Anyone who followed the British car world up until about five to 10 years ago should be familiar with TVR. A small company that specialized in sports cars with huge power, scary handling and wild styling (Side exhausts! Clear spoilers! Chameleon paint!). And, if you’ll note here around the 1:10 mark, they were personally signed by the blokes who made them — along with some creative imagery at times.

Well, after disappearing for a decade amidst economic troubles and ownership changes (to put it mildly), the brand has finally re-emerged, pulling the covers of its new TVR Griffith at the Goodwood Revival in time for the brand’s 70th anniversary.

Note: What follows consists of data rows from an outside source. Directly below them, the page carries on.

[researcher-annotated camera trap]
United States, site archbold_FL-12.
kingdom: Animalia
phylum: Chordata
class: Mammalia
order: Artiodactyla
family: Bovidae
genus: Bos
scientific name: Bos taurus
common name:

As always, TVR has chosen a long hood, short deck configuration with a handsome fastback roofline. Though there are plenty of go-fast aero enhancements and oddities (side pipes forward of the doors), it’s less bonkers and kit car in appearance than the last go-around of TVR’s such as the Tuscan or Sagaris. It’s actually quite handsome, if a wee bit fish-like up front.

In terms of dimensions, it’s quite small, with an overall length and height that undercuts a Porsche 718 Cayman by about 2 inches (it’s 2 inches wider) as opposed to the higher-end sports cars with which it’ll compete. At 2,755 pounds, it weighs about 200 pounds less than a Cayman as well thanks to an all-new platform that makes use of the iStream Carbon manufacturing process developed by Gordon Murray.

It sure doesn’t have the engine of a Cayman, though. Powering the Griffith is a Ford Coyote 5.0-liter V8 massaged by another British motoring legend, Cosworth, to produce 506 horsepower (or an even 500 brake horsepower in Britain). TVR promises a 0-60 time in the sub-4-second range and a top speed of higher than 200 mph. A Tremac six-speed manual and rear-wheel drive are mandatory as Queen, country and God intended.

The suspension utilizes double wishbones up front and adjustable coil-overs, while electric power steering is another indication TVR has entered this century. The inclusion of ABS and traction control indicates it’s finally caught up to the last.

While much of the car would seem to be rather state-of-the-art, the cabin has the sort of parts bin look you’d expect of low-volume sports car makers. The air vents and turn signals are clearly pulled from a Ford Fiesta, for instance. Then again, Aston Martins have had Volvo tech controls and Miata door handles and no one seemed to care much. The large display screens for the infotainment system and instruments would at least show the company is making a concerted effort to keep up with the times.

TVR is presently taking orders for the Griffith with an asking price of £90,000 and a delivery date in about a year. No, you won’t be able to get one in the United States.